Copy the rows below word for word, starting with the line that contains "Which of black" and going on through the last line of the rows.

++++ Records shown ++++

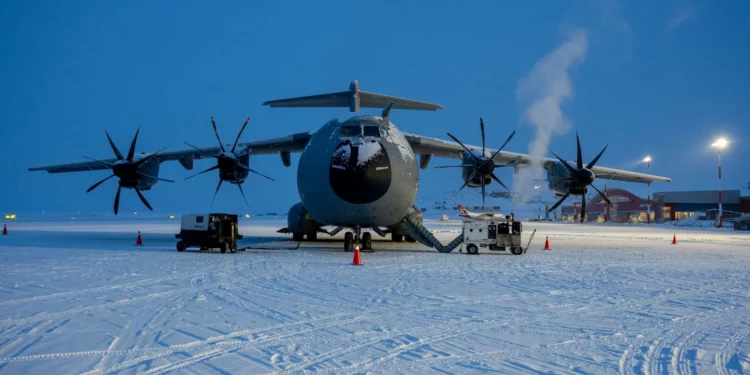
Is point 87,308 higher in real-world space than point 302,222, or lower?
lower

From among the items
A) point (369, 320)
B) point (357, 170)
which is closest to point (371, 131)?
point (357, 170)

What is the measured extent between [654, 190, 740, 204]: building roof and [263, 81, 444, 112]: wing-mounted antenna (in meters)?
61.1

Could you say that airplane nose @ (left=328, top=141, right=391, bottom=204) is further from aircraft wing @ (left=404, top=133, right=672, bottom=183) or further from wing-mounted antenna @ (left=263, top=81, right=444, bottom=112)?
aircraft wing @ (left=404, top=133, right=672, bottom=183)

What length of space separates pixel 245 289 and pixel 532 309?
164 inches

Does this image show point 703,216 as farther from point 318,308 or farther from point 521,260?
point 318,308

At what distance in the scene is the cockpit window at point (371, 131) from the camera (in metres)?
14.5

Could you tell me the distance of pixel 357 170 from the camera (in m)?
13.4

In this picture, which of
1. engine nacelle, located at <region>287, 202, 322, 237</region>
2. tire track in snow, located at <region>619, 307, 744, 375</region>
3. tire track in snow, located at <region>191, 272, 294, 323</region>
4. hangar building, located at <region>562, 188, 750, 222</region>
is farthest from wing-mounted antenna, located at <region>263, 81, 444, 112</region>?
hangar building, located at <region>562, 188, 750, 222</region>

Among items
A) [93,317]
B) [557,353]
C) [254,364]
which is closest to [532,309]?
[557,353]

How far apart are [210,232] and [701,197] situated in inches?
2832

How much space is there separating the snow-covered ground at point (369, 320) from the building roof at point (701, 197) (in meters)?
64.4

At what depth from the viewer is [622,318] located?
19.9ft

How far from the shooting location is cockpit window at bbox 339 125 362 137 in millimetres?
14469

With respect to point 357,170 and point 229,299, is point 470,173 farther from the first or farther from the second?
point 229,299
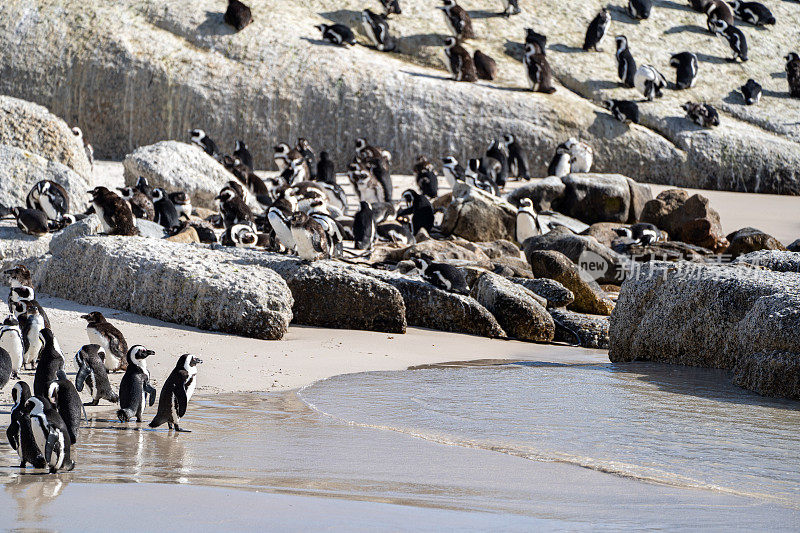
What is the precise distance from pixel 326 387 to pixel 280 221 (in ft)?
11.2

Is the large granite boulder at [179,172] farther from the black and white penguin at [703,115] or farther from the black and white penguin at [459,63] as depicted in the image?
the black and white penguin at [703,115]

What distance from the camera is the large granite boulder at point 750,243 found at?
13.6 metres

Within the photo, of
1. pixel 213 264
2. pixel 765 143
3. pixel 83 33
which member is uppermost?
pixel 83 33

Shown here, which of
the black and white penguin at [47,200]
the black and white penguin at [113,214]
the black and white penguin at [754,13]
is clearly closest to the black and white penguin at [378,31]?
the black and white penguin at [754,13]

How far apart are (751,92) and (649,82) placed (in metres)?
2.54

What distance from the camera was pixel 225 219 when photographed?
12.7 m

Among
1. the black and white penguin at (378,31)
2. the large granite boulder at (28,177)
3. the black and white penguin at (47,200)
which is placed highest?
the black and white penguin at (378,31)

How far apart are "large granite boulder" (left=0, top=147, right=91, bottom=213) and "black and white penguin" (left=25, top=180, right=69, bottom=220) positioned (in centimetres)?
72

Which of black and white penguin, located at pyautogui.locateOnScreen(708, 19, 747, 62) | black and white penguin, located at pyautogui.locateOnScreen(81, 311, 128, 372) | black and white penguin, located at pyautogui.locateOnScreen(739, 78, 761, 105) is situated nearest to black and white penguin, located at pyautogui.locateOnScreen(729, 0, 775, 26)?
black and white penguin, located at pyautogui.locateOnScreen(708, 19, 747, 62)

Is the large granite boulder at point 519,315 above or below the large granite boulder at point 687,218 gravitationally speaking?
below

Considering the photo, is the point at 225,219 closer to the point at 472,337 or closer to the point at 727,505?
the point at 472,337

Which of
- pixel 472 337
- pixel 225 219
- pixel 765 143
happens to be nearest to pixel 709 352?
pixel 472 337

++++

Response ::
Which of black and white penguin, located at pyautogui.locateOnScreen(708, 19, 747, 62) | black and white penguin, located at pyautogui.locateOnScreen(81, 311, 128, 372) | black and white penguin, located at pyautogui.locateOnScreen(739, 78, 761, 105) is situated nearest to black and white penguin, located at pyautogui.locateOnScreen(729, 0, 775, 26)?
black and white penguin, located at pyautogui.locateOnScreen(708, 19, 747, 62)

Is the large granite boulder at point 519,315 above or below the large granite boulder at point 687,218 gravitationally speaking?
below

Considering the photo, is the point at 225,219 closer to the point at 472,337 or closer to the point at 727,505?
the point at 472,337

Which of
- pixel 472 337
- pixel 225 219
- pixel 765 143
happens to be nearest to pixel 709 352?
pixel 472 337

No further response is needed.